EXTRACT
________

THIS ADDENDUM is made as of the Effective Date of the main Agreement (“Effective Date”).
BETWEEN:
(1) The company listed on the applicable governing agreement in which this addendum is incorporated by reference, together with its affiliates, each of which will be treated as a party to this data processing addendum (“Company”); and
(2) ADMARKETPLACE INC., a Company with its place of business at 90 Park Avenue, 11th Floor, New York, NY 10016 (“Service Provider”),
together the “Parties” and each a “Party”, as supplemental to the Agreement of the Parties (referred to as “the Agreement”). This Addendum shall be an integral part of the Agreement.
1. DEFINITIONS
For the Purposes of this Addendum:
- "Personal Data", "special categories of data", "process/processing", "controller", "processor", "data subject" and "supervisory authority" shall have the same meanings given to them in the Regulation (or where the same or similar terms are used under another applicable Data Protection Law, the meanings given to such terms under such Data Protection Law).
- "European Personal Data" means personal data of natural persons subject to the Regulation.
- "U.S. Personal Information" means any information that relates to, is capable of being associated with, or could be linked, directly or indirectly, with a particular United States resident or household.
- “DPF” means the EU-US Data Privacy Framework and/or the UK Extension to the EU-US Data Privacy Framework and/or the Swiss Extension to the EU-US Data Privacy Framework, as applicable or relevant (locus of Personal Data prior to transfer).
- “Data Protection Laws” means any and all privacy, security and data protection laws and regulations that apply to the Personal Data Company has access to under the Agreement, including without limitation(i) the EU General Data Protection Regulation (Regulation 2016/679) (“GDPR”); (ii) the EU e-Privacy Directive (Directive 2002/58/EC); (iii) any national laws made under or pursuant to (i) or (ii); (iv) the Federal Data Protection Act of 19 June 1992 (Switzerland); (v) the United Kingdom Data Protection Act 2018; (vi) the United Kingdom (“UK”) version of the GDPR which is part of United Kingdom law by virtue of the European Union (Withdrawal) Act 2018 (“UK GDPR”); and (vii) U.S. State privacy laws (collectively “State Privacy Laws”) including without limitation California Consumer Privacy Act, Cal. Civ. Code §1798.100, et seq. as amended by the California Privacy Rights Act (“CCPA”); the Colorado Privacy Act, C.R.S. §6-1-1301, et seq. and the Connecticut Data Privacy Act CTDPA § 1, et seq.

________

DATA EXTRACT
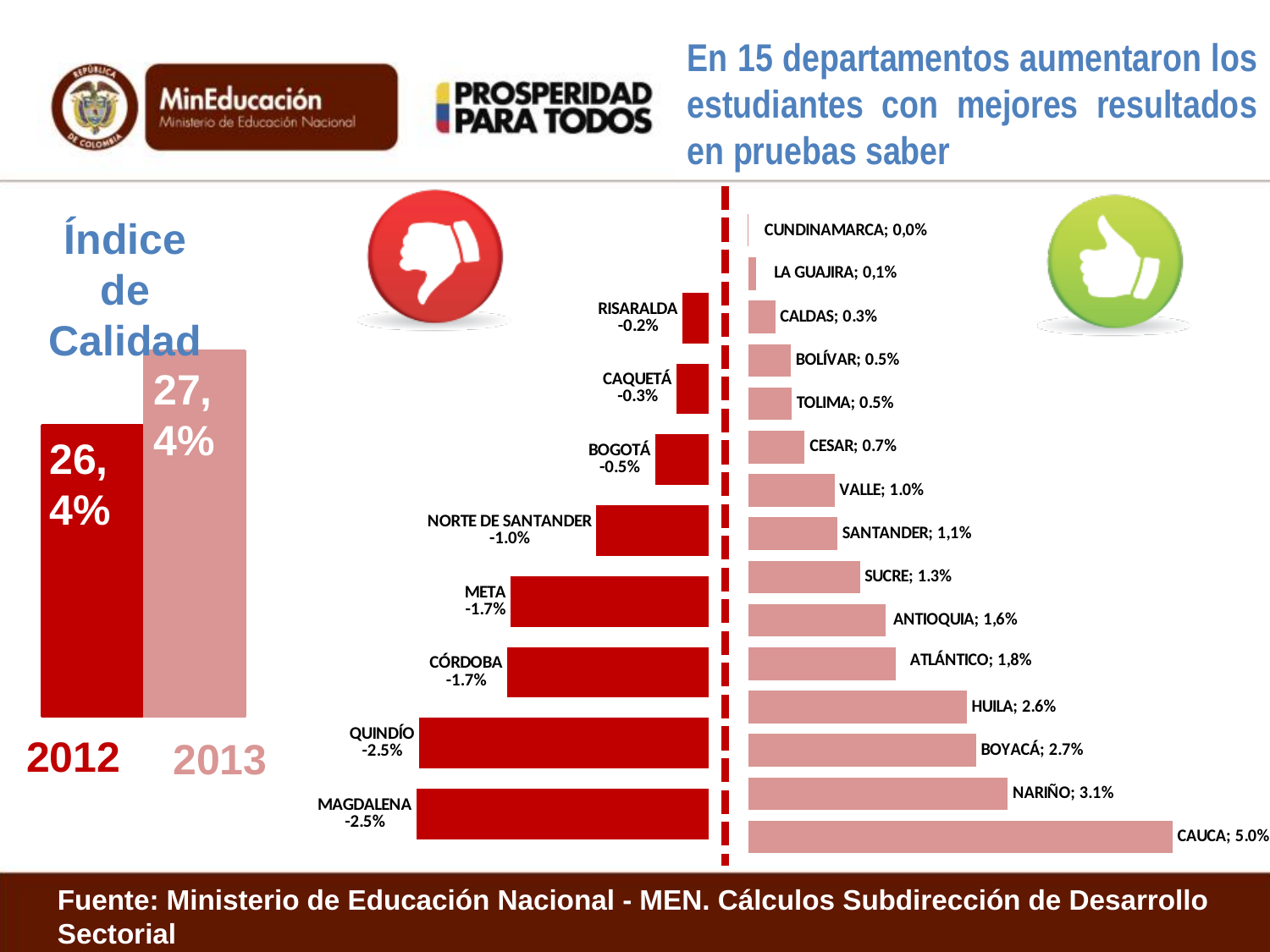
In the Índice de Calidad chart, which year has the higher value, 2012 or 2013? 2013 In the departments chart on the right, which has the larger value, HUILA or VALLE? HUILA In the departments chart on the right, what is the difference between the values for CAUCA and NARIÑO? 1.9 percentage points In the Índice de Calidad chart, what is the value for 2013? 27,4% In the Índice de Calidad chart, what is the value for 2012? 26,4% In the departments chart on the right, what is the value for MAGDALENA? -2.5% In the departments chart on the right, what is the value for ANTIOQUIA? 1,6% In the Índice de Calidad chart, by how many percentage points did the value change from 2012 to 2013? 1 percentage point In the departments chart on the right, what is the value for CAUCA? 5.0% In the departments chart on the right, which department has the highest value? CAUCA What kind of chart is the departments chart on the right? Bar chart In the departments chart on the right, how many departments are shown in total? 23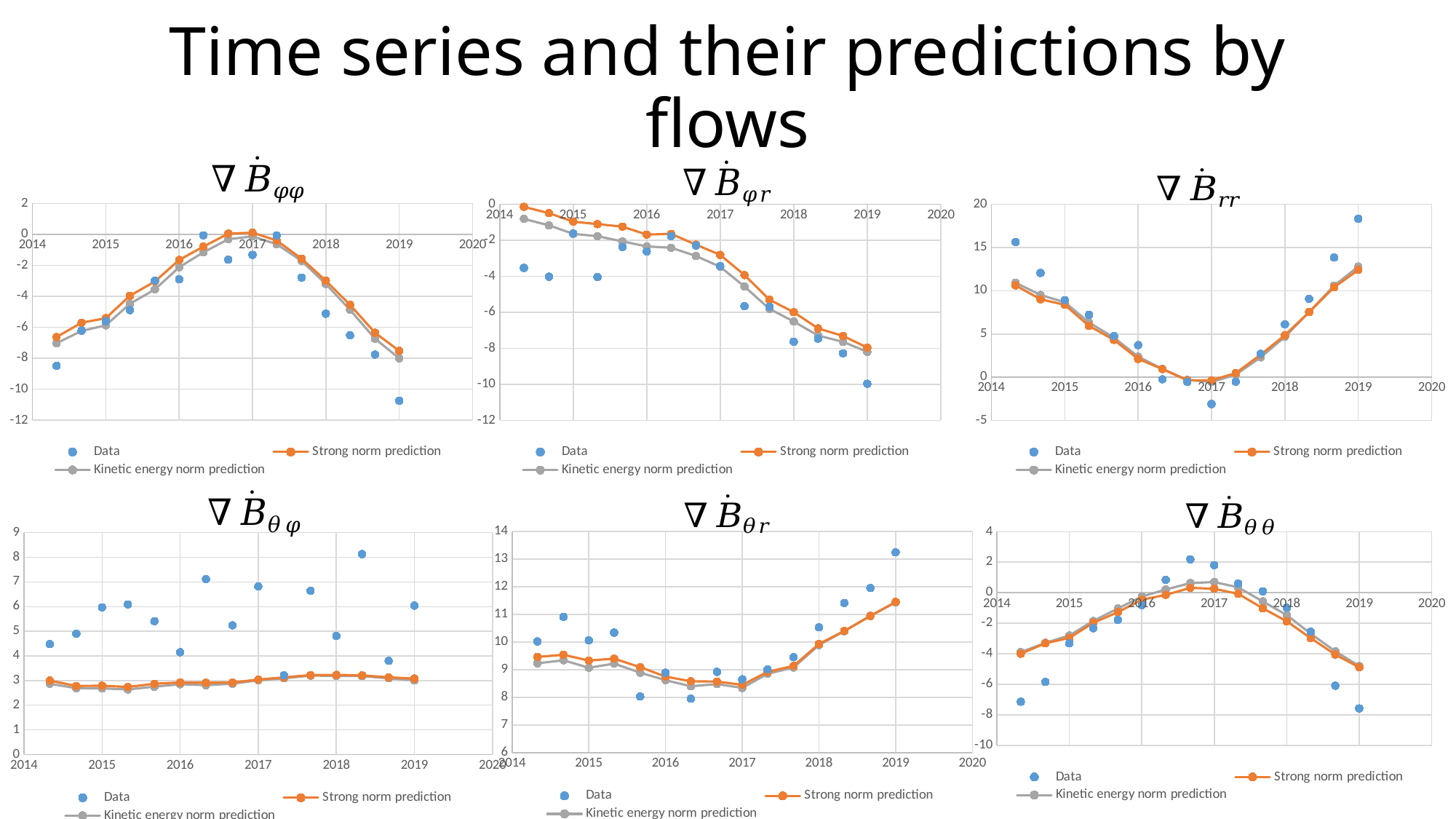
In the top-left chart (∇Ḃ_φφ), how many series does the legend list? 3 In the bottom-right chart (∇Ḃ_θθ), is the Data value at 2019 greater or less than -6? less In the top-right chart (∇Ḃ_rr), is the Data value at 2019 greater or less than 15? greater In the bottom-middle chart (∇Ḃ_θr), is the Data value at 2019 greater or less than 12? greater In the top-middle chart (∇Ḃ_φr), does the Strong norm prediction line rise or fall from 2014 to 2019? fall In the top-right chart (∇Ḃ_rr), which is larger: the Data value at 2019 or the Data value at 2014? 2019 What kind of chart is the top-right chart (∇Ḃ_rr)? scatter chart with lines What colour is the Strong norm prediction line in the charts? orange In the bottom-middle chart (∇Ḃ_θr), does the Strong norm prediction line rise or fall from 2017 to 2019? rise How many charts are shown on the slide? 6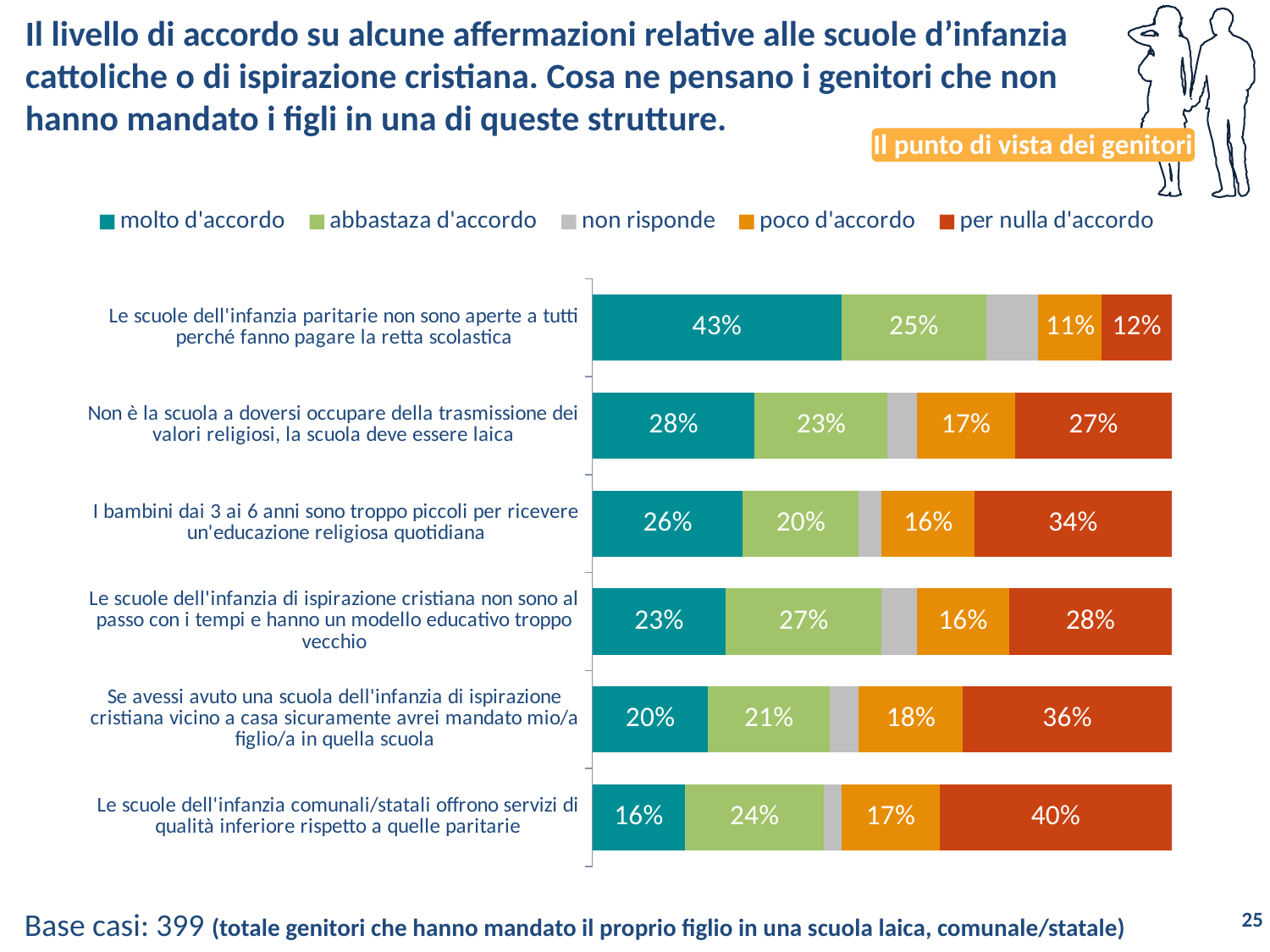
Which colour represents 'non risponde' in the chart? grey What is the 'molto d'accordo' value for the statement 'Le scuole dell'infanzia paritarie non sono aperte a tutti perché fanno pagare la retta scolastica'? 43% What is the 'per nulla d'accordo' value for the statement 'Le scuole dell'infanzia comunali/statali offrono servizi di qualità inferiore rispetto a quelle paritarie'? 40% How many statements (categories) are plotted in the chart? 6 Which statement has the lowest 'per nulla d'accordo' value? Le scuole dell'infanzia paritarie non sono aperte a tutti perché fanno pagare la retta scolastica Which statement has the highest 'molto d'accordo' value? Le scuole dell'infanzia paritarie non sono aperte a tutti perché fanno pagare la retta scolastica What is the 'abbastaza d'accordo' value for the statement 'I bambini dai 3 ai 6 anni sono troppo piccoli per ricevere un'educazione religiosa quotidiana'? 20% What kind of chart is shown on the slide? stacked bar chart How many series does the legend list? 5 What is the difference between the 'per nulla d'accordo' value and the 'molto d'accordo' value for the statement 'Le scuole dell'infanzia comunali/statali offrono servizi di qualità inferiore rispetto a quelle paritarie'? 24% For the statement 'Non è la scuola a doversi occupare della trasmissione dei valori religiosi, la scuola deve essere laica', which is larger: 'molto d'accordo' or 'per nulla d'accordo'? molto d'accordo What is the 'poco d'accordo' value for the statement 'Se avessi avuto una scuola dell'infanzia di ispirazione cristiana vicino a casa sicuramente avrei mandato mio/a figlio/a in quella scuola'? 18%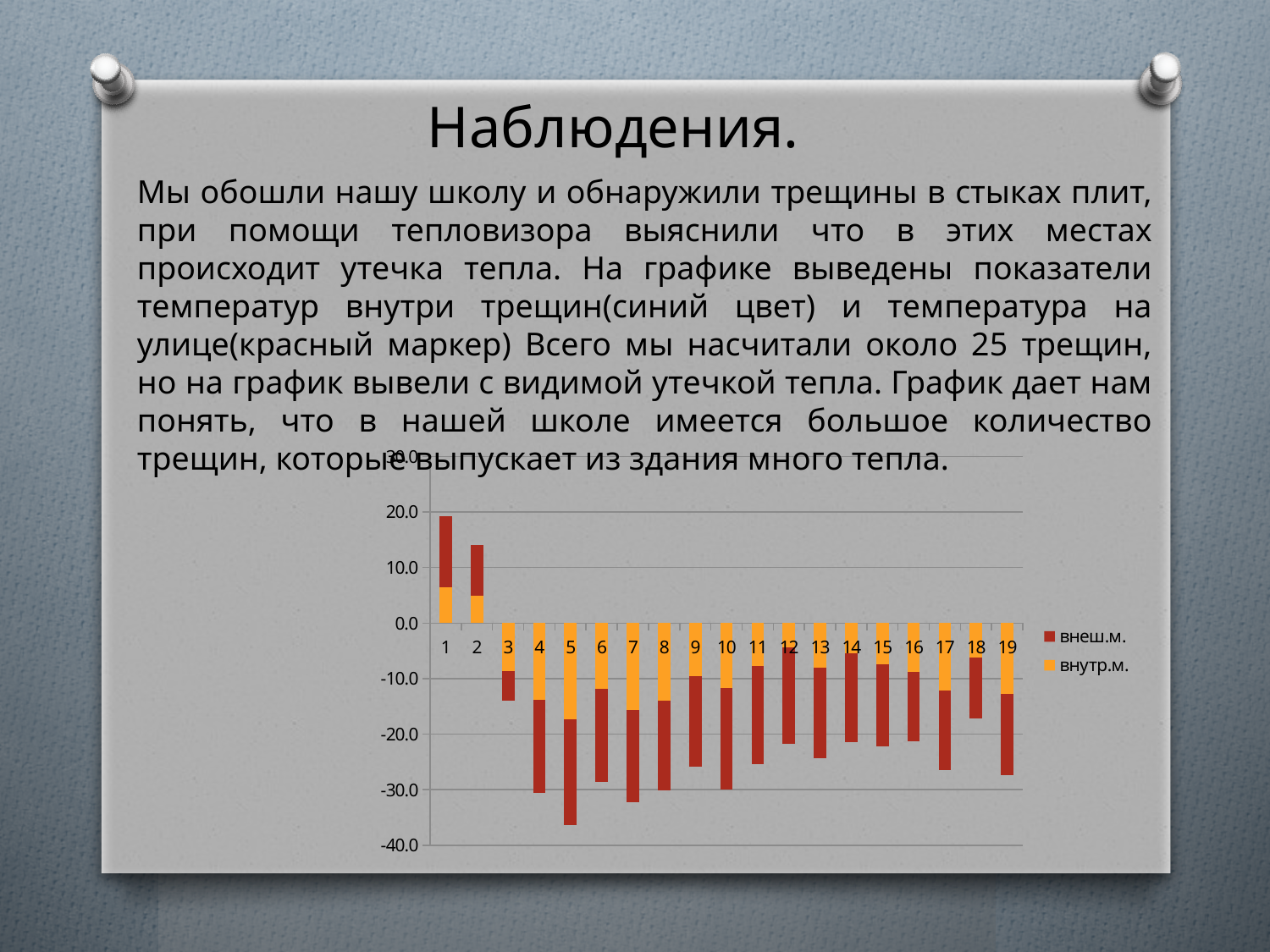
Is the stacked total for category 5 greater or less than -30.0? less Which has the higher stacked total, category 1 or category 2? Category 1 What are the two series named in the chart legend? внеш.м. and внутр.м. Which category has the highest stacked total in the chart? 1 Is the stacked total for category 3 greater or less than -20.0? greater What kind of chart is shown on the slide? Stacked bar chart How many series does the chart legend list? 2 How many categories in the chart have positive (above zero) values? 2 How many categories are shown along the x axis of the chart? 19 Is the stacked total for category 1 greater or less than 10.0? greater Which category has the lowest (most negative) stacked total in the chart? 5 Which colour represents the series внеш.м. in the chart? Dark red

________

QUESTIONS TO ANSWER
**a.** In the data processing addendum, where does the Service Provider have its place of business?
**b.** Carry the data processing addendum forward from the point at which it ends.

RESULTS FOR THE EXERCISE
**a.** 90 Park Avenue, 11th Floor, New York, NY 10016.

**b.**
- "Regulation" or “GDPR” means Regulation (EU) 2016/679 of the European Parliament and the Council (General Data Protection Regulation).
- "SOC2" means the Service Organization Control 2 certification, a framework designed by the internationally recognized forum for global standards, AICPA, to ensure service providers manage data securely to protect the privacy and interests of qualified data types.
- “Subprocessor” means any entity engaged with the Service Provider to process Personal Data in connection with the services.
2. ROLE OF THE PARTIES
The Parties agree that Company is the controller and Service Provider is the processor of all Personal Data processed by Service Provider on Company's behalf under the Agreement ("Company Personal Data") and that Company is the business and Service Provider is the service provider or processor (as applicable) of all U.S. Personal Information processed by Service Provider on Company’s behalf under 1
the Agreement (collectively, "Company Data"). The details of the processing activities to be carried out by Service Provider on behalf of Company are specified in Schedule 1.
3. OBLIGATIONS OF SERVICE PROVIDER
Service Provider warrants and undertakes that:
- It will have in place and maintain throughout the term appropriate technical and organizational security measures to protect Company Data against accidental or unlawful destruction or accidental loss, alteration, unauthorized disclosure or access, and against all other unlawful forms of processing, which technical and organizational security measures will be commensurate with the nature of Company Data to be protected and with regard to the state of the art and cost of implementation, the nature, scope, context and purposes of the Processing; More specifically, the Service Provider will maintain its industry-recognized SOC2 certification as part of its commitment to high standards of data security.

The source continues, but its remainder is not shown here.